Exercise instructions
Rewrite the stretch from the line containing "How far into" through the end of the records, replacing "exposed rock face" with "rock outcrop" and leaving everything else unchanged.

Raw records
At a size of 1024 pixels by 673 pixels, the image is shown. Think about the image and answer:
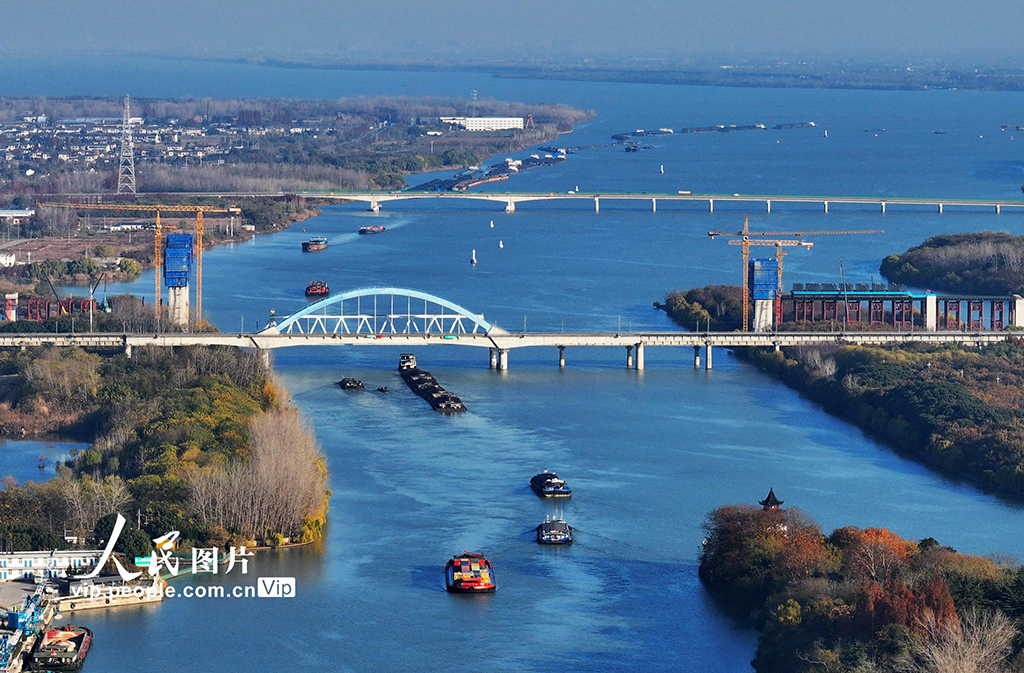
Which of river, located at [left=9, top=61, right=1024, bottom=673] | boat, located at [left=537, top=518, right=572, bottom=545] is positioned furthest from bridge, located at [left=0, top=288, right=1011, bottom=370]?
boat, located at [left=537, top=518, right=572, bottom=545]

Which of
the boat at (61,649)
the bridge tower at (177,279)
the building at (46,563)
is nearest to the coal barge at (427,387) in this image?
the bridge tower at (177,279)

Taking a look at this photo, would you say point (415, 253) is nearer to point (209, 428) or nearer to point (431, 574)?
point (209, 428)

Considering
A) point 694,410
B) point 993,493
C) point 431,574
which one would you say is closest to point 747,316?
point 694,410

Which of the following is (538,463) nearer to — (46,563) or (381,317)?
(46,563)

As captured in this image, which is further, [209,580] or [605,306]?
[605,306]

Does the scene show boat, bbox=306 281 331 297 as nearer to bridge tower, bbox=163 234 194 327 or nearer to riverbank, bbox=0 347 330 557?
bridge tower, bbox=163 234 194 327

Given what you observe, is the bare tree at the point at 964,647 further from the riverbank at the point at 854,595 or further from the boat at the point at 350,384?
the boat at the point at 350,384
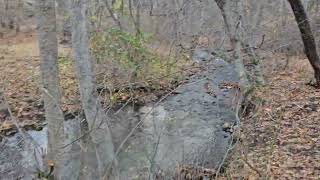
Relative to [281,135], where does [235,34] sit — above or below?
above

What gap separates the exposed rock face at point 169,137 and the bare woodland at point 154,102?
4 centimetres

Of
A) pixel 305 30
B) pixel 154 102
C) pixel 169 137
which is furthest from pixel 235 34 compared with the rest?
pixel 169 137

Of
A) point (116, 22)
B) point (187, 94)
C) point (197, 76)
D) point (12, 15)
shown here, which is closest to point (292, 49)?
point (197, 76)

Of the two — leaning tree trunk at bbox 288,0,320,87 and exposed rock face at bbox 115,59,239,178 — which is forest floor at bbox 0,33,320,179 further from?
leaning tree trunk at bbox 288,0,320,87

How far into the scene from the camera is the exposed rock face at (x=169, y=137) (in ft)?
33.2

Response to this task
How far into the scene from the camera is the rock outcrop at (x=169, y=137) (in ft)?
33.2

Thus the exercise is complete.